# Latest visitors to our house



## pgm860 (Oct 24, 2003)

Couple of days ago the dogs were going crazy outside, this typically means that either someone was at the gate or they spotted some animal on the other side of the fence. So camera in hand I stepped outside and here is what I saw


























They are wild turkey's that visit the various bird feeders around the area.

Praveen


----------



## Maggie-NC (Jun 22, 2005)

Praveen, how lucky you are to have all those wild turkeys visit you. They look so majestic. Hope no hunter decides to freeze one for Thanksgiving. That is a large flock too. Thank you so much (as always  ) for your beautiful photography.


----------



## EgypSwiftLady (Jan 14, 2008)

Those photo's are great. Can't wait til my hubby get's home to see them, 
he used to be a hunter but now he put away the rifle and carries a camera. 

Thanks for sharing.
Robin.


----------



## Snowbird Sue (Dec 31, 2007)

How wonderful, to see the Wild Turkys to! We also have them, and they are a true treasure to see. Yes, I hunt them too, but they are so sly!!! Huting is a way to control the population. I know some people don't like it, but without hunting, the turkeys would over-populate. Even with hunting, they are not all shot. Beautiful Birds!!!


----------



## Feather (Dec 8, 2005)

Praveen,

Thank You for the pictures of the wild turkeys. Glad to see that you are still hanging on to your camera.


----------



## maryjane (Jul 15, 2006)

The best part is when they have babies toddling around after them, you'll have a bunch of moms and a dad or two and then all these babies underfoot. I used to live at the edge of a wildlife preserve and they came into the backyard every day. It's fun watching the babies grow into long-legged gangly teens and then adults.


----------



## Snowbird Sue (Dec 31, 2007)

*Best Part!*

Oh, Yes, and those little "peeps" are so adorable! They are so cute too, and to watch them cross a road! All in single file, no arguing! I think we could all learn from them, don't you? Oh, and those little peeps DO listen to that Hen too!


----------



## Skyeking (Jan 17, 2003)

What lovely pictures to see the wild turkeys in the contrast of the snow. Thank you for sharing!


----------



## naturegirl (Nov 7, 2005)

We had some about 5 years ago in front of our house and they have very beautiful colorful faces. As I drove up the street they were walking on the sidewalk and seen the shiney rims on my car so came out and started pecking at the rims. I laughed so hard I almost peed myself, I couldn't go anywhere they were having too much fun playing with my car. 

Cindy


----------



## Dezirrae (Oct 6, 2007)

Beautiful photos Praveen! I've never seen them so close up nor that many... what a treat


----------



## chriss80 (May 6, 2007)

Wow look at them, they all so pretty !


----------



## Charis (Feb 11, 2007)

Great pictures. I would so love to have that flock out my back door.


----------



## Snowbird Sue (Dec 31, 2007)

Charis said:


> Great pictures. I would so love to have that flock out my back door.

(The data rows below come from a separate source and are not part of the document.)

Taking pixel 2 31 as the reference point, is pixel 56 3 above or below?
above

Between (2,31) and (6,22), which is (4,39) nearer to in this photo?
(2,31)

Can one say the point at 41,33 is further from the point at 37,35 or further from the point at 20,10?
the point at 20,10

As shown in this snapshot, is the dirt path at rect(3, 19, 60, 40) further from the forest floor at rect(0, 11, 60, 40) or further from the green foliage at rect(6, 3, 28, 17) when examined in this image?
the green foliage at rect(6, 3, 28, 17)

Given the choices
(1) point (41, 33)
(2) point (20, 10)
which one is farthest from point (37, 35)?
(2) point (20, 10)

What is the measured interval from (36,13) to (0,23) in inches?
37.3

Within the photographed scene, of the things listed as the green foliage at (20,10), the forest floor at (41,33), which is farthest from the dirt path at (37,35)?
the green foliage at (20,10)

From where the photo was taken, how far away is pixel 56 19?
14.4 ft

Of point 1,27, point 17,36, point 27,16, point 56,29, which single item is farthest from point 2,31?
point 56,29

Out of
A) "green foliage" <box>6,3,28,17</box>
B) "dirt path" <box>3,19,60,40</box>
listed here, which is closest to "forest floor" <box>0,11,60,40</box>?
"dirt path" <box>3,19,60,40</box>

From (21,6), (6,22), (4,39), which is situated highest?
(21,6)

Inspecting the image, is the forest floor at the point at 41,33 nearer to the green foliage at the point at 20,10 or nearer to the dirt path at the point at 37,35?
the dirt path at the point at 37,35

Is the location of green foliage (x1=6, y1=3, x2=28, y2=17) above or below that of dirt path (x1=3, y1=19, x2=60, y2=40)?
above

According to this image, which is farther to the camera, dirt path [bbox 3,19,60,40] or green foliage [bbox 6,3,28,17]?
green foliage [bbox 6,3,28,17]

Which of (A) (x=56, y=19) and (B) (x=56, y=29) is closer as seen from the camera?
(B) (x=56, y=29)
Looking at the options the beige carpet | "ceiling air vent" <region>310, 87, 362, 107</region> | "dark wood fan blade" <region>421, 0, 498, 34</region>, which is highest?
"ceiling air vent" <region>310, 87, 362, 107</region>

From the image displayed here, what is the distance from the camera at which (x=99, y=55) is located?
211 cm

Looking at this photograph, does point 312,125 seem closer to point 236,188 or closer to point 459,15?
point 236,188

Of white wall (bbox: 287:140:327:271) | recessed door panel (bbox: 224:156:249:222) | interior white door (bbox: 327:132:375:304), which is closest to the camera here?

LOL! I don't think you would like the mess they leave behind!!!


----------



## Charis (Feb 11, 2007)

Snowbird Sue said:


> LOL! I don't think you would like the mess they leave behind!!!


Honest, I wouldn't mind.


----------



## Guest (Jan 25, 2008)

they are awesome , we have them here too but not as much as we used to  what kind of camera do you have , they look so calm the ones around here dont ever let you get that close to them if they can help it  wonderful pictures


----------



## george simon (Feb 28, 2006)

*Little Known Fact*

Did you guys know that Ben Franklin wanted the Turkey to be the national bird and not the eagle. He reasoned that the TURKEY was a much smarter bird then the eagle.but rest of the continal congress felt that the eagle was a powerful and feared bird and that the new nation needed to project power. .GEORGE


----------



## horsesgot6 (May 30, 2007)

What Outstanding Pictures. i Just love looking at Wildlife. I see The Wild Turkeys Around here But never that Close They Stay At the tree Lines.


----------



## horsesgot6 (May 30, 2007)

george simon said:


> Did you guys know that Ben Franklin wanted the Turkey to be the national bird and not the eagle. He reasoned that the TURKEY was a much smarter bird then the eagle.but rest of the continal congress felt that the eagle was a powerful and feared bird and that the new nation needed to project power. .GEORGE


Thanks For Letting Us Know well Atleast I Didn't Know That. So Thanks For letting Me Know.


----------



## pgm860 (Oct 24, 2003)

*Thank you*

Thank you all for the wonderful comments. All the close up pictures were taken with me about 6 feet away from the birds. They did not panic as long as I did not make any sudden movements. The camera used was a Nikon D2x Digital SLR. I used a 18-200mm lens with Vibration reduction on the camera. 

Thanks
Praveen.


----------



## Margarret (May 3, 2007)

Those are wonderful pictures. Thank you for sharing them with us. 

Margaret


----------



## Reti (Jul 20, 2003)

They are so beautiful. Never saw on in real life.

Reti


----------